Kurzweil kini sedang sibuk mengadakan jumpa fans sambil mempromosikan bukunya yang terbaru, The Singularity is Near, yang mulai dipasarkan Senin pekan ini. Kurzweil berada di New York selama dua hari pekan lalu, kemudian terbang ke San Fancisco. Setelah acara promosi di kota itu, ia dijadwalkan memberikan ceramah berturut-turut di Washington, DC, dan Los Angeles hingga pekan depan.

Banyak yang meramalkan Singularity bakal laris manis seperti karya Kurzweil sebelumnya, Fantastic Voyage: Live Long Enough to Live Forever (2004). Isi kedua buku ini sebenarnya tak beda jauh, berbicara tentang upaya awet muda dan hidup abadi. Hanya saja, dalam Singularity, Kurzweil lebih menekankan bahwa "hari penentuan" sudah makin dekat. Itulah apa yang dia sebut dengan technological singularity.

Kurzweil memerlukan beberapa buku untuk menerangkan seluruh konsepnya itu. Tapi, pada intinya, apa yang dia sebut sebagai singularity adalah suatu kondisi ketika kecepatan teknologi tak terbendung lagi, sehingga manusia mampu mengatasi berbagai masalah badaniah dan lingkungan.

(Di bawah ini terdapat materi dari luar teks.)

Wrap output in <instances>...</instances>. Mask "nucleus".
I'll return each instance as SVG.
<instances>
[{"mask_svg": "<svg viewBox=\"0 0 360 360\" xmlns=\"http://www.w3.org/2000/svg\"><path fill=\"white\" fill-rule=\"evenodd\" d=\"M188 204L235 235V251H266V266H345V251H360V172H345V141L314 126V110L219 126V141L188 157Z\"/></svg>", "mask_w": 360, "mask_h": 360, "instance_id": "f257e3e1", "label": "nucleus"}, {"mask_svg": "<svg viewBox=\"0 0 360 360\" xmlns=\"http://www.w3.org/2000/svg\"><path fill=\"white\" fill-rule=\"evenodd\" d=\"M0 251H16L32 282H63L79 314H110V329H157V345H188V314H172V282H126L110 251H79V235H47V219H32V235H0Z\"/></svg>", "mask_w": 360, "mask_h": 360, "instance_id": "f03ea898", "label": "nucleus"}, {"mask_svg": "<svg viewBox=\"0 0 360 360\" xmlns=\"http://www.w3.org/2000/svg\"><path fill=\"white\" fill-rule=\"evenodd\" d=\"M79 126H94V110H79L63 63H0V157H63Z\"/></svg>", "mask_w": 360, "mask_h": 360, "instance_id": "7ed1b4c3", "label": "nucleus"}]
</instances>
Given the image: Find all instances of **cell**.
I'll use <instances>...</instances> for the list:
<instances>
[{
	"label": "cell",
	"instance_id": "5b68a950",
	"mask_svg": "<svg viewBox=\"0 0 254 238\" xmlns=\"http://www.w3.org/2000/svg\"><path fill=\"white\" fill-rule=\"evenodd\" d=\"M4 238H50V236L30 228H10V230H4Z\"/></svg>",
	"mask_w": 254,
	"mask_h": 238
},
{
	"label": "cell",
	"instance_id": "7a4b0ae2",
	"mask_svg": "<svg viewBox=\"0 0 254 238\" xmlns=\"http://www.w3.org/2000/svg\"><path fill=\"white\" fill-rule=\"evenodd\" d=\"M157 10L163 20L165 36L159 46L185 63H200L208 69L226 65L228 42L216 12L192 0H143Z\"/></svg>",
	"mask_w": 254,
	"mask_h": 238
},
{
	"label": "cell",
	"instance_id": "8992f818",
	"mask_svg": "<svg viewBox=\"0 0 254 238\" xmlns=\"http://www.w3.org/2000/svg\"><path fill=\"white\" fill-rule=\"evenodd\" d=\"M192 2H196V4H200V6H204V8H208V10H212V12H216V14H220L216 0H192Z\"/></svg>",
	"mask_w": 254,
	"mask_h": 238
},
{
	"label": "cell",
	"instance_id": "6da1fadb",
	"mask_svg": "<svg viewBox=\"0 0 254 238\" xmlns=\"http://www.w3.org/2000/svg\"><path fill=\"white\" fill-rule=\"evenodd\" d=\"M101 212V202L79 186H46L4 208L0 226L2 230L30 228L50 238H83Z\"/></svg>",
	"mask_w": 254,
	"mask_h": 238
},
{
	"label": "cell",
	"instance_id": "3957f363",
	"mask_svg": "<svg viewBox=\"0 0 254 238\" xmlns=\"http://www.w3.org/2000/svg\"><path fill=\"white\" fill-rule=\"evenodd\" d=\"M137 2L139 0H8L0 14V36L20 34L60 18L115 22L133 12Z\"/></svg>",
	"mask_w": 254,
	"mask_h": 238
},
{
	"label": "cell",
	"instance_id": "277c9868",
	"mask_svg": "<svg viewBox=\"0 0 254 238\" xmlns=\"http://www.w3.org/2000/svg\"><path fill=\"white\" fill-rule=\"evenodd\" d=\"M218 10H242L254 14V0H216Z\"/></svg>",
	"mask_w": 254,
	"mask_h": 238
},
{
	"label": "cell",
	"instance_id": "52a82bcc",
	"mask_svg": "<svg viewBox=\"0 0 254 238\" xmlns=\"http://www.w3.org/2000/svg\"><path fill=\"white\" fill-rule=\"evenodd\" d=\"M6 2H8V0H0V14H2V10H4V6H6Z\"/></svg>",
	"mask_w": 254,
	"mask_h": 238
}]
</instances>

Saat teknologi menyatu dengan manusia, maka terciptalah suatu kondisi yang memungkinkan manusia menjelma menjadi makhluk lebih sempurna. Para penyokong teori ini menyebutnya proses "trans-humanisme". Terdengar mirip dongeng ala Superman?

Tapi, hei, Kurzweil benar-benar serius dengan konsepnya. "Saya tidak mengambil gagasan ini dari langit-langit begitu saja," katanya kepada BusinessWeek. Ia punya Kurzweil Technologies Inc, sebuah lembaga riset bergengsi. "Saya punya 18 tenaga ahli untuk menganalisis berbagai pencapaian teknologi pada 52 cabang disiplin ilmu," kata Kurzweil. Dari hasil pantauan itulah Kurzweil meramalkan masa depan.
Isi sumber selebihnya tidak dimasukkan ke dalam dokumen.